GOALS:
**A)** Answer these questions from the home energy article below, one answer per line:
(i) What will control smart windows in the future?
(ii) How much more effective will the coming roof-cooling method be than today's?
(iii) What can people use to get low-E technology without buying new windows?
**B)** According to the home energy article below, why is a roof coated today with a material full of specialized pigments? Reply in one to three sentences.
**C)** Pick up the home energy article below after its last sentence and keep writing it.

---- SOURCE EXTRACT

Everyone always talks about ways they can save energy at home, but the tactics are old school. They’re only tweaking the way they do things at the moment. Sealing holes in your home isn’t exactly the next scientific breakthrough we’ve been waiting for.

There is some good news because technology is progressing quickly. Some tactics might not be brand new, but they’re becoming more popular. Here are a few things you should expect to see in homes all around the country within a few years.


1. The Rise Of Smart Windows

When you look at a window right now it’s just a pane of glass. In the future they’ll be controlled by microprocessors and sensors. They’ll change depending on the specific weather conditions directly outside.

If the sun disappears the shade will automatically adjust to let in more light. The exact opposite will happen when it’s sunny. These energy efficient windows will save everyone a huge amount of money.

2. A Better Way To Cool Roofs

If you wanted to cool a roof down today you would coat it with a material full of specialized pigments. This would allow roofs to deflect the sun and they’d absorb less heat in the process too.

Soon we’ll see the same thing being done, but it will be four times more effective. Roofs will never get too hot again. Anyone with a large roof is going to see a sharp decrease in their energy bills.


3. Low-E Windows Taking Over

It’s a mystery why these aren’t already extremely popular, but things are starting to change. Read low-E window replacement reviews and you’ll see everyone loves them because they’re extremely effective.

They’ll keep heat outside in summer or inside in winter. People don’t even have to buy new windows to enjoy the technology. All they’ll need is a low-E film to place over their current ones.

--------
---- ENTRIES SHOWN

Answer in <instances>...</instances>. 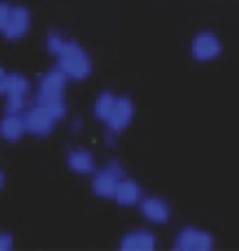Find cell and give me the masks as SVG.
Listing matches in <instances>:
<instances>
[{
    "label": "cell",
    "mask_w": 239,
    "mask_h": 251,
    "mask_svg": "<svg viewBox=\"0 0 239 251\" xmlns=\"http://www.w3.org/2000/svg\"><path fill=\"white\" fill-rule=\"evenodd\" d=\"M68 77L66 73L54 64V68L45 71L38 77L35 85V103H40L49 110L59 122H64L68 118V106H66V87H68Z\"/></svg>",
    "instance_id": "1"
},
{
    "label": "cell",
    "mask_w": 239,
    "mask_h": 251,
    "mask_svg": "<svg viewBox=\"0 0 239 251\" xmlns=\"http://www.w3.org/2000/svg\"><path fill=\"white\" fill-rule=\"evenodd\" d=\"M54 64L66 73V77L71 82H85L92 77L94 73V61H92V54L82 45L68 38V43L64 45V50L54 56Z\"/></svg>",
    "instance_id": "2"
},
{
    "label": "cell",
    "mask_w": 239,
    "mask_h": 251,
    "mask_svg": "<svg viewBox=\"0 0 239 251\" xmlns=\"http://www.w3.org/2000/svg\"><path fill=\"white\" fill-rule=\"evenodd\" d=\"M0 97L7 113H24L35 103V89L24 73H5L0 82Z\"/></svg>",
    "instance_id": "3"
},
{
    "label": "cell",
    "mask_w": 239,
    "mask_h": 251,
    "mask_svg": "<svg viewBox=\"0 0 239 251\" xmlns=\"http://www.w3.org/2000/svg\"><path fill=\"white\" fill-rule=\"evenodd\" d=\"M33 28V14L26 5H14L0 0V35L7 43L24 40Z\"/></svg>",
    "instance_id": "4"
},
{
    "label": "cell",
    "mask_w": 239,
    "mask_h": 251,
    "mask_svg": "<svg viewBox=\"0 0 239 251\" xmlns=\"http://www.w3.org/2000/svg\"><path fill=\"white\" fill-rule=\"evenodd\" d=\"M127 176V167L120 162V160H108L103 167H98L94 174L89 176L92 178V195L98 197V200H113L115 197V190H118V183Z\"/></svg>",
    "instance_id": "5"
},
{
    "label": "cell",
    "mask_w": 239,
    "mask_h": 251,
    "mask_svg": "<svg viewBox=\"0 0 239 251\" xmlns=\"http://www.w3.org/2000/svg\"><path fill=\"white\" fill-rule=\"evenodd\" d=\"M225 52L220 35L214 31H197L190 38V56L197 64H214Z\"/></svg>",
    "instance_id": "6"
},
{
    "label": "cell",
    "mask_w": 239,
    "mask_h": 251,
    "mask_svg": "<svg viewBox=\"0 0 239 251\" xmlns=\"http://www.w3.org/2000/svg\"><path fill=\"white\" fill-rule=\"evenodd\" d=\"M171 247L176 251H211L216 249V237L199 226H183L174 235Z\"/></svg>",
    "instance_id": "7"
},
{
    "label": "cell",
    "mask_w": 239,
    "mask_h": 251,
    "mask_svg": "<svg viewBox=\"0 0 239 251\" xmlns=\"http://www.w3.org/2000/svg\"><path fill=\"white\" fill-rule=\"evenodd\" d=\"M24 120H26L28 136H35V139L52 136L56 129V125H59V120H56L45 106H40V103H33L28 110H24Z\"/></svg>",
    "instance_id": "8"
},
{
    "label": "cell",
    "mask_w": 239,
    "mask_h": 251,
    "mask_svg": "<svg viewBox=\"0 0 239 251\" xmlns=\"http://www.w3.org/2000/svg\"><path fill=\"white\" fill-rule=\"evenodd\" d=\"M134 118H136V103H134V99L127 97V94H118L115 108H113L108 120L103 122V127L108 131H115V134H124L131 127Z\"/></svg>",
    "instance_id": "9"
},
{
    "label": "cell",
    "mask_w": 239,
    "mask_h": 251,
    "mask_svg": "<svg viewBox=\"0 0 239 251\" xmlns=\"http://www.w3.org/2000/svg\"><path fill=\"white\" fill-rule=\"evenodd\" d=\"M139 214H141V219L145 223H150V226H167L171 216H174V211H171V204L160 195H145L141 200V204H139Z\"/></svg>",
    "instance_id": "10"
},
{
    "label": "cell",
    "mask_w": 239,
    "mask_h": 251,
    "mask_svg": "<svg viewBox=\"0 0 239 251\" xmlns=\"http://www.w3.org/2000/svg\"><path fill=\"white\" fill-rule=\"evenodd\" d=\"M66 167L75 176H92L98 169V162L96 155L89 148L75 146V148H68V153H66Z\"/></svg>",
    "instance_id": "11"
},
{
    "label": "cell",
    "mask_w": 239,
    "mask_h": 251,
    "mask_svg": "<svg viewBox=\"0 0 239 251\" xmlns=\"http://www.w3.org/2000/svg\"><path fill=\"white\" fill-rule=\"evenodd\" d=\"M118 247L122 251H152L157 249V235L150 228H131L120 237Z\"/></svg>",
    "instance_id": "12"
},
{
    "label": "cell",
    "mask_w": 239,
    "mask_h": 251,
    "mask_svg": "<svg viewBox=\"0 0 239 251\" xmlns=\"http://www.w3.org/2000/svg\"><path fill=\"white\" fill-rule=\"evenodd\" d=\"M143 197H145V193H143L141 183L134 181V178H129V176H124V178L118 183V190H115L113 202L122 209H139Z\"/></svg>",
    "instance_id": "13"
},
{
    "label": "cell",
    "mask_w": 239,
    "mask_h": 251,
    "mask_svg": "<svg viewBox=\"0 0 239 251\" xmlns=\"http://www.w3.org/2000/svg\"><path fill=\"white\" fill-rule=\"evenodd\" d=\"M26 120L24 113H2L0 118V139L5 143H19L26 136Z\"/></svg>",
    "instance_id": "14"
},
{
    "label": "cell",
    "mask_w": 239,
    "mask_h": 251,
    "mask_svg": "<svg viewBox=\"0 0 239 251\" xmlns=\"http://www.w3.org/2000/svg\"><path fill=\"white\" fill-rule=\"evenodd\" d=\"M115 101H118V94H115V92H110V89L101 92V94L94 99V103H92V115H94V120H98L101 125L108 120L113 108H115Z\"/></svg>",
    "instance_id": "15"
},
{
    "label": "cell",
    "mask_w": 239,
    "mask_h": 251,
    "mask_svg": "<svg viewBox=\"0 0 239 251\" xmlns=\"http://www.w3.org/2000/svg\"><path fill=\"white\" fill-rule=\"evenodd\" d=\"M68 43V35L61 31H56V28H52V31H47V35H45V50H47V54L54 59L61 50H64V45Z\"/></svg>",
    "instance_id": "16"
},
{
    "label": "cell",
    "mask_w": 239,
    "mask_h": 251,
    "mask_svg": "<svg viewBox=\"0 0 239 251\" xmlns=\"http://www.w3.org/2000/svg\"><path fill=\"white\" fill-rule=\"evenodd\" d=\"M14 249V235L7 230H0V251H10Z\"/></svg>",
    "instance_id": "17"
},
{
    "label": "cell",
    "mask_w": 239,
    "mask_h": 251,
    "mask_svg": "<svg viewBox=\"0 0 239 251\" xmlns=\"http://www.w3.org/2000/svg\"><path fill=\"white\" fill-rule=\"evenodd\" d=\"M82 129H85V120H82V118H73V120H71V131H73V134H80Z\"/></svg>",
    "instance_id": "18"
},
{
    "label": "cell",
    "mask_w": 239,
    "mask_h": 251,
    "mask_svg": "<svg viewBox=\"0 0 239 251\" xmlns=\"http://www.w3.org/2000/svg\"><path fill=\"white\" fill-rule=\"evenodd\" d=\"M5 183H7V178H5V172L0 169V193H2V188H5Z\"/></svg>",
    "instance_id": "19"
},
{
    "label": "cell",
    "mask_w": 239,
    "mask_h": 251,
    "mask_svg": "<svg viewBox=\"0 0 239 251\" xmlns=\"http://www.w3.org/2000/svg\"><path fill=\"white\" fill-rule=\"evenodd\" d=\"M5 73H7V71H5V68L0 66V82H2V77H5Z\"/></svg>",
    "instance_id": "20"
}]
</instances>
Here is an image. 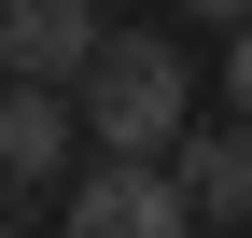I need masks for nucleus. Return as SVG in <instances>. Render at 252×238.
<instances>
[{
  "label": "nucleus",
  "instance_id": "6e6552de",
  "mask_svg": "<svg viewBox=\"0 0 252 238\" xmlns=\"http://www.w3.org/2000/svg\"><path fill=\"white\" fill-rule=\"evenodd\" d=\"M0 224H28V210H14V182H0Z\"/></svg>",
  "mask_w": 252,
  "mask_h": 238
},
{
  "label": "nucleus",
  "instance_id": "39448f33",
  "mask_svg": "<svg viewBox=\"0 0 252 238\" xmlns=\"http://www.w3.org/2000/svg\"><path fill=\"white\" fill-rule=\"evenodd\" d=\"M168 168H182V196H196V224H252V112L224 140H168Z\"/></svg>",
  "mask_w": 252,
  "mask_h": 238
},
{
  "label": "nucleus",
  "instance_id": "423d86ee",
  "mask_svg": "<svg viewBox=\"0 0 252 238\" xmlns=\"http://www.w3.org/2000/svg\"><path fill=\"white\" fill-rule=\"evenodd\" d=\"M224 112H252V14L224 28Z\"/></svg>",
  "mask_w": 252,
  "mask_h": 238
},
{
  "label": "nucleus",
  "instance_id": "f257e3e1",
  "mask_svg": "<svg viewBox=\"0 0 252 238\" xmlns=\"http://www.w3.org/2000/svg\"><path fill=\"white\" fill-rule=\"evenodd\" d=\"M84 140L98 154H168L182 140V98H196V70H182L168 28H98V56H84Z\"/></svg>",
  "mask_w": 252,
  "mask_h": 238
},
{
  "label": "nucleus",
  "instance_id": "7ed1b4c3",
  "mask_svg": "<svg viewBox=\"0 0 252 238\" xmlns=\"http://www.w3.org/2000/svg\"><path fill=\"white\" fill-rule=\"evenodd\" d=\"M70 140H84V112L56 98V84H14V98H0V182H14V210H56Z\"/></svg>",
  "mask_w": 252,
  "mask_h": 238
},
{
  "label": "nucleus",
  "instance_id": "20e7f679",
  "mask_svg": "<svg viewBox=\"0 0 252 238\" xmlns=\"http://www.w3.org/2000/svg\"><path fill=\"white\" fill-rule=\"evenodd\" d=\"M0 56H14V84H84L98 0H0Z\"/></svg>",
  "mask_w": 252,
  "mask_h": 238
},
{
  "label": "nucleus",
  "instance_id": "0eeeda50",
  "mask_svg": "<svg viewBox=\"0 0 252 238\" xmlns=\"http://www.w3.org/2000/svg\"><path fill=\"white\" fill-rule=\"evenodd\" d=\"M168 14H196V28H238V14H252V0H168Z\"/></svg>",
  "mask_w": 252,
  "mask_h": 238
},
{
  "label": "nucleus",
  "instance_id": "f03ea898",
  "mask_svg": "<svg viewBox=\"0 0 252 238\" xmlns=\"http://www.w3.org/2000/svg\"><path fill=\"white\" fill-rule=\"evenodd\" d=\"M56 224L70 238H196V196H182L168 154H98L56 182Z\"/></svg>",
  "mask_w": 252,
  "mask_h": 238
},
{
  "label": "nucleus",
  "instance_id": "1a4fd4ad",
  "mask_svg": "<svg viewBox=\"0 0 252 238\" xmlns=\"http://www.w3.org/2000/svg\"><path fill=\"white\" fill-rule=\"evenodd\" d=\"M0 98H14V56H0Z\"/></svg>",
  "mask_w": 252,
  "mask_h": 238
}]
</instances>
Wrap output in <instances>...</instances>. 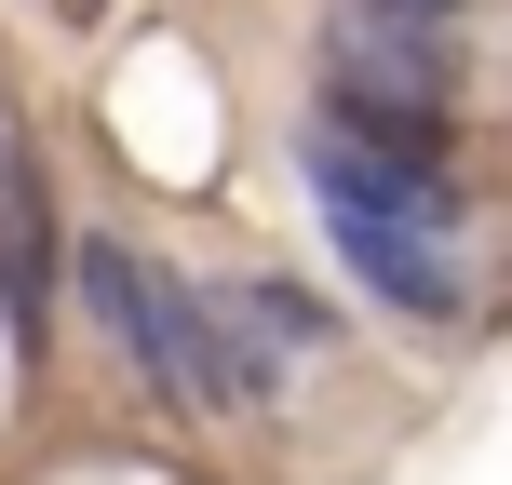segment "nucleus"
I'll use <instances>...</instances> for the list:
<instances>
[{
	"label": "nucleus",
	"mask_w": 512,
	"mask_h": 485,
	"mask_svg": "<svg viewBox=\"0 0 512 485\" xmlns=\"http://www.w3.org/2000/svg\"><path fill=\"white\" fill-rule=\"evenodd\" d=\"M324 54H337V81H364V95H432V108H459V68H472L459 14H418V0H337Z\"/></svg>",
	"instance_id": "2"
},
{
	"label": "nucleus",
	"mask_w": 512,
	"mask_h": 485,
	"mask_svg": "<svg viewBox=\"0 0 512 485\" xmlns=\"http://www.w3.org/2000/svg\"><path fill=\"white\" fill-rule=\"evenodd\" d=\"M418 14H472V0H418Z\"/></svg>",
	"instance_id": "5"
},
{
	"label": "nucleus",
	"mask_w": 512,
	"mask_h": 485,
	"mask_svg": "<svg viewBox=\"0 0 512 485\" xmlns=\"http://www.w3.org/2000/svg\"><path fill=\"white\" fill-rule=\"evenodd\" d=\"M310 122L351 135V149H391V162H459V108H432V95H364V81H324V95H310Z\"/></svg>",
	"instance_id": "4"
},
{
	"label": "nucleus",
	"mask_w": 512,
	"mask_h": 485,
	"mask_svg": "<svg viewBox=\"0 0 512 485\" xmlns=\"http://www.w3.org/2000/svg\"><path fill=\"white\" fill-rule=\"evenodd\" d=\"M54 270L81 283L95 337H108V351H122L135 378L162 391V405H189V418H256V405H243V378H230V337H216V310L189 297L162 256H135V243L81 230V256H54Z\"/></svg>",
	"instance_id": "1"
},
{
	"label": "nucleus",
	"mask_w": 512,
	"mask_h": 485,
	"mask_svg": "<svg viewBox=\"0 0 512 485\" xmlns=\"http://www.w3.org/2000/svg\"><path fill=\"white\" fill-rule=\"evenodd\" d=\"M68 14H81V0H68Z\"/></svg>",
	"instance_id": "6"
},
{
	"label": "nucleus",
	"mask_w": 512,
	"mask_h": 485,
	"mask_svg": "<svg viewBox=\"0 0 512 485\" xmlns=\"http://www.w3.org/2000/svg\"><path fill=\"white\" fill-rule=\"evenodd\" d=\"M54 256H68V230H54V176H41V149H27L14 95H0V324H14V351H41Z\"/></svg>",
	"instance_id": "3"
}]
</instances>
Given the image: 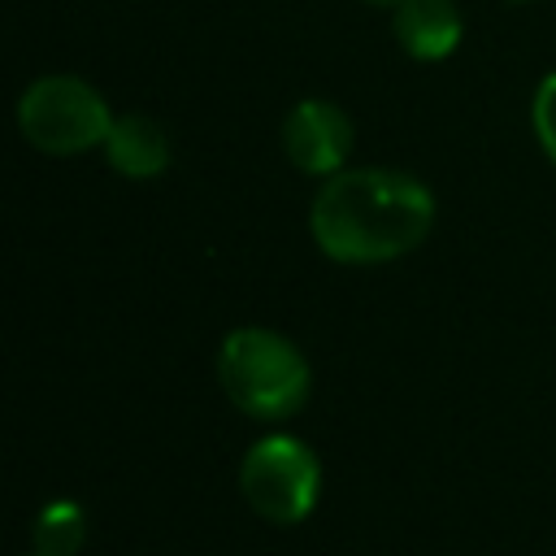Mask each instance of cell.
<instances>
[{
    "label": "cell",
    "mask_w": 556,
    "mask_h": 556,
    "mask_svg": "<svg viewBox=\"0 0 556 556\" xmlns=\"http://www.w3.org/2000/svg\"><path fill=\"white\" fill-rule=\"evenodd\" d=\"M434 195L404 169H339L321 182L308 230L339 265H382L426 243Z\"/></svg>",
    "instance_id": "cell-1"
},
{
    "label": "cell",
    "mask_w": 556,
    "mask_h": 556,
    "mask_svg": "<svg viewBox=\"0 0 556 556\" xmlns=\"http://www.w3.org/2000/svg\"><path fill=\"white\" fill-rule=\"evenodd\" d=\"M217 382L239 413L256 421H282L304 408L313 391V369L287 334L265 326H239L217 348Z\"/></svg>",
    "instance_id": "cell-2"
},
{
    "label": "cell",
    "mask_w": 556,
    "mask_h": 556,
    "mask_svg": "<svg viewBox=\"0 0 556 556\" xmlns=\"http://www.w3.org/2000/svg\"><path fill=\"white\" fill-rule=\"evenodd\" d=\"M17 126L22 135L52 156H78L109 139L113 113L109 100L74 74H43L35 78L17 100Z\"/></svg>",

--------

EXPECTED RESULTS:
**A)**
(i) Microprocessors and sensors.
(ii) Four times more effective.
(iii) A low-E film placed over their current windows.

**B)** The coating lets the roof deflect the sun, so it absorbs less heat in the process.

**C)**
4. Magnets Will Cool Fridges

Refrigerators haven’t changed much in a very long time. They’re still using a vapor compression process that wastes energy while harming the environment. It won’t be long until they’ll be cooled using magnets instead.

The magnetocaloric effect is going to revolutionize cold food storage. The fluid these fridges are going to use will be water-based, which means the environment can rest easy and energy bills will drop.

5. Improving Our Current LEDs

Everyone who spent a lot of money on energy must have been very happy when LEDs became mainstream. Incandescent light bulbs belong in museums today because the new tech cut costs by up to 85 percent.

That doesn’t mean someone isn’t always trying to improve on an already great invention. The amount of lumens LEDs produce per watt isn’t great, but we’ve already found a way to increase it by 25 percent.

Maybe Homes Will Look Different Too

Do you think we’ll come up with new styles of homes that will take off? Surely it’s not out of the question. Everything inside homes seems to be changing for the better with each passing year. It’s going to continue doing so thanks to amazing inventors.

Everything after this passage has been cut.